Les châtaignes du Limousin :
Un chant traditionnel vantant le fruit du châtaignier, si répandu en Limousin et qui était un peu, autrefois, la base de la nourriture dans nos campagnes.
Le regret de Lisou :
Air plaintif que jouaient autrefois les gardiens des troupeaux sur leur chabrette. Cet air est aussi connu en Auvergne qu’en Limousin.
Dins la ribiera de Lissac :
Edmond Rostand disait :
« Ces vieux airs du Pays au doux rythme obsesseur
Dans lesquels restent pris des sons de voix aimées,
Ces airs dont la lenteur est celle des fumées
Que le hameau natal exhale de ses toits,
Ces airs dont la musique a l’air d’être un patois. »
Le pays :
Cette magnifique poésie a été écrite par Auguste Lestourgie, ancien maire d’Argentat au siècle dernier.
Face B :
Suite de marches :
Je suis lasse d’être fille
Belle Rose
D’où viens-tu, Bergère ?
Complainte d’une jeune fille à marier, Marche de cortège de noce et chant de Noël Limousin.
Deriteto (La Deritetou) :
Mélange de polka et de valse comme les Limousins aimaient les danser autrefois.
Scottish au Piarrou (Scotlish-valse) :
Mélange, cette fois de scottish et de valse. Très populaire dans tout le Massif-Central.
La Parisienne :
En remerciant une fois encore un vieux musicien routinier, excellent accordéoniste : Edgar Bouchet, dit « Quinet », de nous avoir appris cette bourrée. Son père était déjà accordéoniste.
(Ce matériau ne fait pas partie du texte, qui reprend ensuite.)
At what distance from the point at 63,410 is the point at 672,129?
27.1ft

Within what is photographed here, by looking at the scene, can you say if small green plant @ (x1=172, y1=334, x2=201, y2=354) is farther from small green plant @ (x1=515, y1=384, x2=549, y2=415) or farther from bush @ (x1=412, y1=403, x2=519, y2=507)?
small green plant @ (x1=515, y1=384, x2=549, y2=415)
Il est originaire de Juillac.
Gimbarda (Guimbarde) :
C’est une danse de la Saint-Jean qui était interprétée par les vachers et les ardoisiers de Travassac.
La Chaumeilloise :
Cette mazurka était jouée par les violoneux des Monédières, en particulier ceux de Chaumeil. Le célèbre Jean Ségurel était de ceux-là et il recueillit ce morceau qu’il popularisa.
Sautière de Villac :
Danse très enlevée, particulièrement populaire dans la région de Juillac en Basse-Corrèze, Lubersac, Villac et dans le Nord de la Dordogne.
Dans un pré comme dans un bois :
Cette scottish est particulièrement populaire dans le Bas-Limousin.
La fille de la meunière :
C’est la traditionnelle Gigue, fort populaire dans tout le Massif-Central et même dans d’autres provinces de France.
Ne dansez pas tant, jeunes filles volages :
Cette scottish nous a été chantée par M. Chabrillanges, du Lonzac (Corrèze), qui avait à son répertoire d’autres nombreuses et belles chansons.
Boreïa de las botelhas (La Bourrée des Bouteilles) :
Bourrée relativement récente qui fut et est encore interprétée par nos amis des « Pastourelles du Bas-Limousin », société sympathiquement connue à Brive-la-Gaillarde. Elle fut composée en 1950 par René Lafeuille, alors accordéoniste dans ce groupe folklorique, petit-fils de cultivateurs de Perpezac-le-Noir, né à Lagraulière en 1931.
Cette bourrée n’est donc pas traditionnelle mais a été écrite dans un style rapide et syncopé à l’image des autres bourrées de notre région.